Instructions to follow:
Rewrite the lines below, swapping "Unisex T-Shirt" for "Unisex Tee" and keeping everything else the same. Leave out the pictures.

[Opening Exercise materials section]

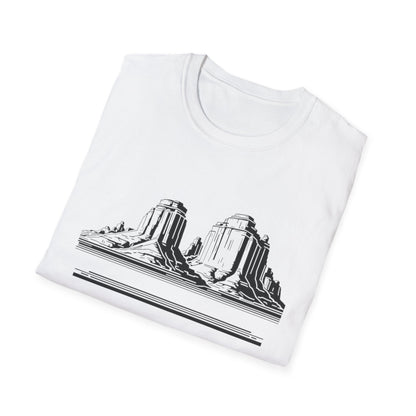Minimal Desert, Unisex T-Shirt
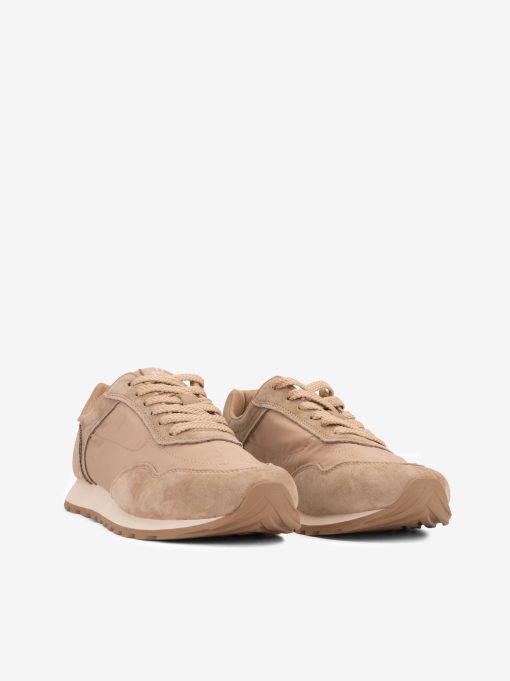 SAPATILHA ACAMURÇADA COMBINADA DE ATACADOR COM SOLA RETRO RUNNING - Image 4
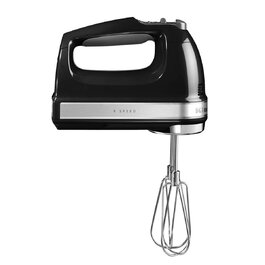 Міксер ручний KitchenAid 5KHM9212EOB Onyx Black (Чорний)
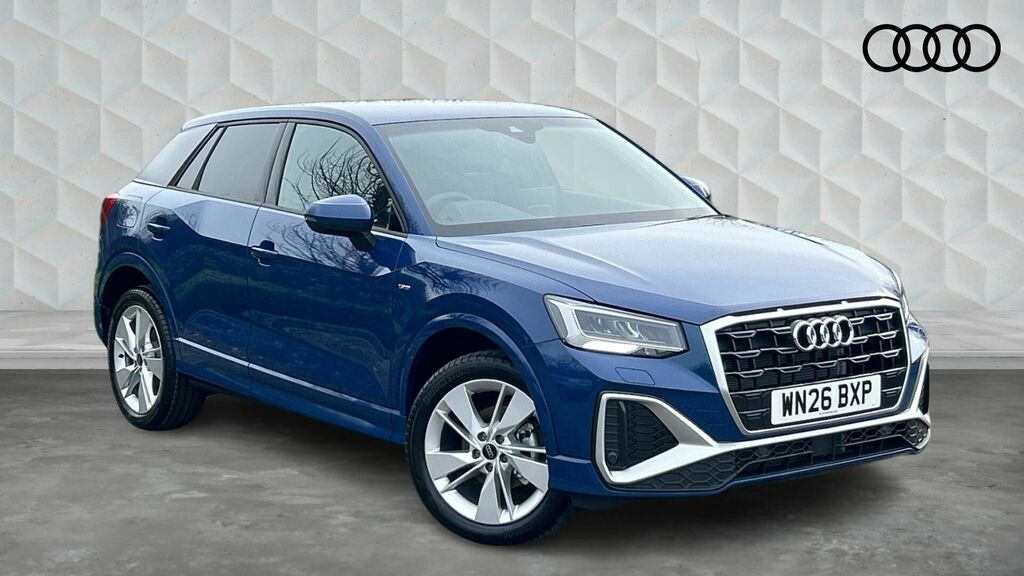 Audi Q2 1.0 Tfsi 30 S Line Euro 6 5-Door Blue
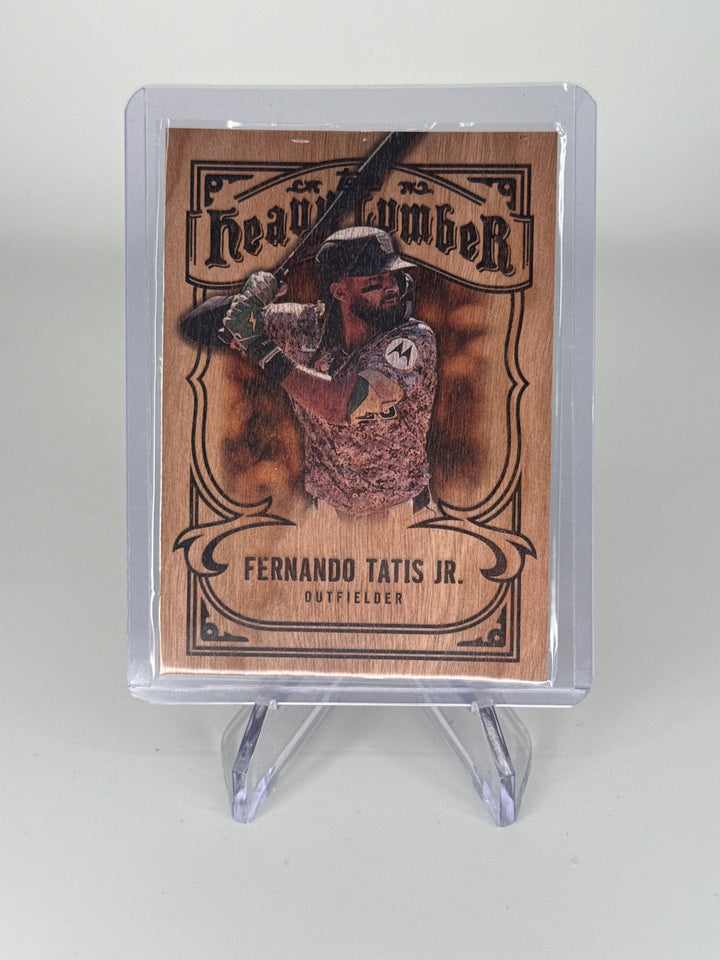 Fernando Tatis Jr. 2026 Topps Series One Heavy Lumber SSP Case Hit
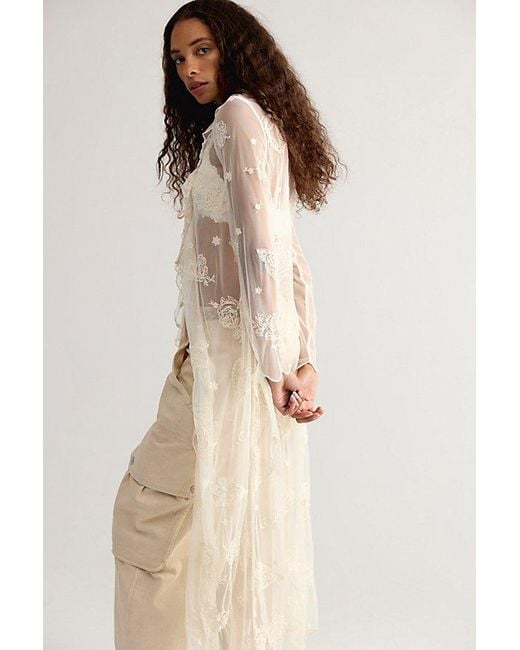 Spell Natural Mooncharm Duster Top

[Closing Exercise materials section]

Written solution:
Minimal Desert, Unisex Tee
 SAPATILHA ACAMURÇADA COMBINADA DE ATACADOR COM SOLA RETRO RUNNING - Image 4
 Міксер ручний KitchenAid 5KHM9212EOB Onyx Black (Чорний)
 Audi Q2 1.0 Tfsi 30 S Line Euro 6 5-Door Blue
 Fernando Tatis Jr. 2026 Topps Series One Heavy Lumber SSP Case Hit
 Spell Natural Mooncharm Duster Top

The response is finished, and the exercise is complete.